Können Sie den unten stehenden Text über journalistisches Handwerk im Online-Journalismus im Anschluss an die Zwischenüberschrift „Online vs. Print?“ weiterschreiben?

Ausgewählter Text:
********************

Eine Online-Redakteurin, die das journalistische Handwerkszeug nicht kennt? Das darf es nicht geben! Hier erfahren Sie, was besonders wichtig ist.
Als Online-Volontärin im Haifischbecken der Print-Redakteure? Ganz so ist es mir im Volontärskurs in Hamburg natürlich nicht ergangen. Allerdings sind mir erhebliche Unterschiede zwischen den beiden Medien klargeworden – ebenso Gemeinsamkeiten, was das journalistische Handwerk betrifft. Warum ich die Grundlagen im Online-Bereich genauso beherrschen muss, erfahren Sie hier.
Online vs. Print?

********************

Bereitgestellte Daten:
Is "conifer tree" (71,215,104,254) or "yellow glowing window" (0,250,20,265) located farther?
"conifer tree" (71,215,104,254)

********************

Antwort zur Aufgabe:
Jeder einzelne Teilnehmer des Volontärskurses an der Akademie für Publizistik in Hamburg stellt in der morgendlichen Konferenz seine Redaktion vor. Viele von ihnen arbeiten klassisch im Printbereich – in Lokal- oder Tageszeitungen. Ich bin eine der wenigen Anwesenden, die rein in einer Online-Redaktion tätig ist. Im direkten Vergleich merke ich schnell, dass in vielen der vorgestellten Redaktionen der Online-Auftritt nur stiefmütterlich behandelt wird: „Wir machen das immer so nebenbei“ oder „Print-Texte landen unverändert auf der Website“, bekomme ich da zu hören. Ein bisschen stellen sich mir dabei die Zehennägel auf. Gleichzeitig herrscht viel Skepsis gegenüber den Kollegen, die sich ihre Inhalte aus dem Internet „zusammenschreiben“ und „nur auf Klicks“ aus sind – also auch mir gegenüber.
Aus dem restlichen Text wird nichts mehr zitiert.